Bounty from a basket

Bounty from a basket

Review published on 01/07/2013 © Sunday Herald

In the small town of Dunbar – population 3500 – there’s a food revolution under way. A new “transition” initiative, Sustaining Dunbar, has developed a Local Resilience Action Plan. The transition concept, which has spawned thousands of exciting initiatives throughout the UK and Europe, is that we need to reduce our carbon footprint by using less fossil fuel. That means, among other things, relocalising our food supply.

So now in Dunbar there’s a community bakery making real artisan bread, supported by 500 local shareholders who have committed £50 or more to the project for three years. A new community kitchen provides a training centre for cooks, while developing into a “food hub”, linking farmers and producers, and a community garden is growing in the grounds of the local cottage hospital.

It’s all quite inspiring, and it’s not as if Dunbar didn’t already have food strengths to draw on. The Creel is one such asset. These days, many restaurants brag (often fraudulently) about their commitment to local food. The Creel’s chef-proprietor Logan Thorburn offers detail to demonstrate authentic adherence to the idea, listing all his Lothian and Berwickshire suppliers.

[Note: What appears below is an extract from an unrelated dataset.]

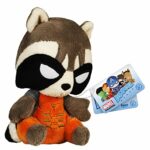 Funko Mopeez: GOTG - Rocket Raccoon Action Figure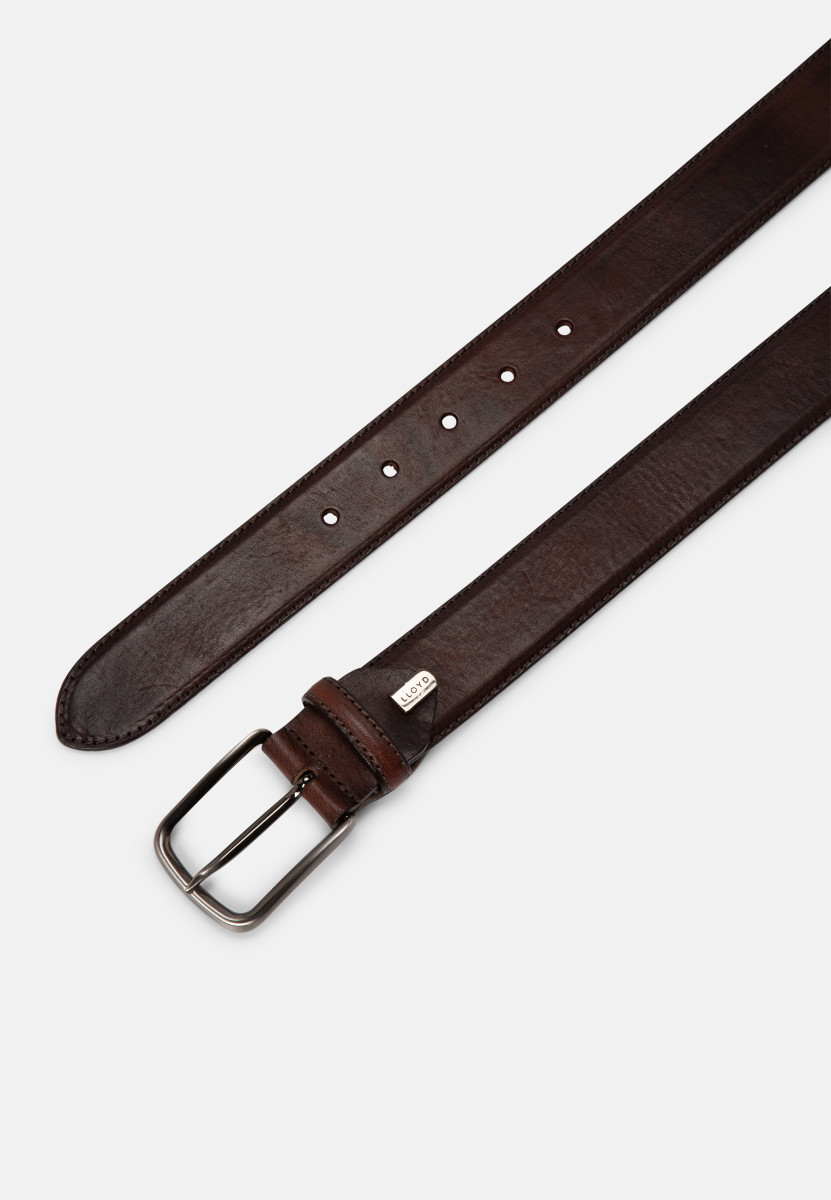 Lloyd Herrengürtel - braun (40)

“I wholeheartedly try to maintain all the pleasures that lift us when we indulge in our food sources from both land and sea,” he says. “We support our suppliers and we enjoy as much of East Lothian’s native produce that warrants possible.”

As a result, you get a very decent, nicely cooked lunch at the Creel that highlights local produce, and for a relatively modest price. At lunch, that’s £14.50 or £17.50 for two-and three-courses respectively. In the evening, that stretches to a still reasonable £22.50 and £25.75. Home-baked bread and complimentary micro-courses are thrown in too.

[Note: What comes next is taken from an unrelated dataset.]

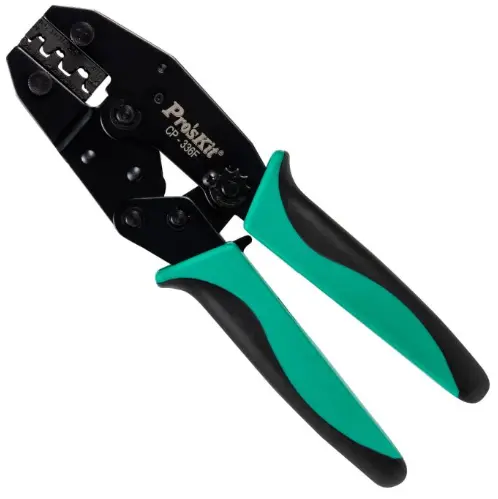 Lunar Crimper for Open Barrel Terminals AWG 20-10SSS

To offer such attractive deals, a chef has to be focused. So at the Creel, the menu isn’t wildly exciting or hugely innovative, and is fairly short: five starters/mains in the evening. However, what we had was very sound. I left smiling and feeling better about the meal in retrospect than I had at the outset.

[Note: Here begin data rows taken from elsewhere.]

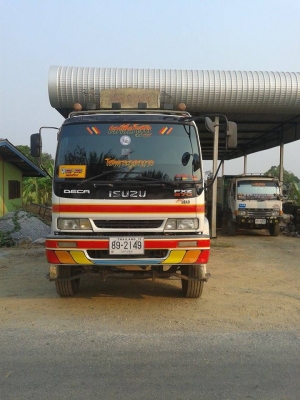 ขายครับ FXZ270 CNG 8 ถัง ปี 51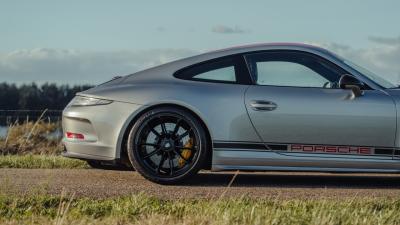 2016 Porsche 911 R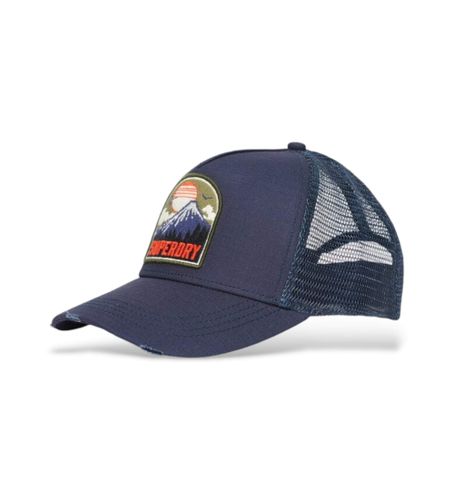 Unisex. Y9011020A Dirt Road Trucker Cap (OSFA), Casuel, Coton - Superdry - Modalova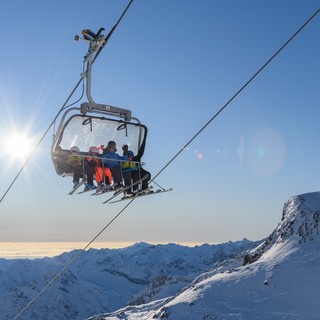Monterosa, Ski, 2, dicembre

You start off with home-baked bread – always a good sign – and a Virgin Mary, a little shot of piquant chilled tomato juice. My starter of herring fillet, fried in oatmeal, showcased both the sparkling freshness of the Eyemouth-landed fish and the pleasures of this traditional recipe. Crunchy pickled peppers, fennel and onion and a squeeze of lime provided the perfect foil. Three whole crab claws and eight shell-on prawns yielded an ample serving of fantastically sweet and succulent meat.

Truly flavoursome prawns are a real rarity; these were first rate. A glorious greenish-yellow homemade mayonnaise was a different animal entirely from the standard ready-made equivalent.

A graceful lemon sole, baked on the bone in wine, its juices then thickened with butter, was yet more evidence of a scrupulous fish supplier who gets first call on the finest catch.

Fish and chips made with smoked haddock was an interesting novelty but I prefer the classic: the smokiness vied too much with the essential appeal of this dish. However, its accompanying tartare sauce was stunningly good. Sauces and emulsions are obviously a big strength at the Creel. The chips are glorious.

Almond-moist orange cake, napped with dark chocolate sauce and bedecked with translucent candied kumquats, made a sophisticated, classy dessert. The panna cotta with its crown of perfumed Fife strawberries and raspberries was well executed, but the inclusion of Baileys Irish Cream (so cloyingly sweet) spoiled it for me. I just don’t get the whole appeal of Baileys.

A stone’s throw from the harbour, the Creel has some of the character of a cosy fisherman’s inn. On a winter’s day you’d be able to hear the waves crashing on the harbour breakwater. Service isn’t speedy, so don’t be in a rush. A small kitchen can only turn out so many dishes at a time. But, just when you start to get restless, someone arrives with another delicious little mouthful to keep you happy, so you won’t be complaining.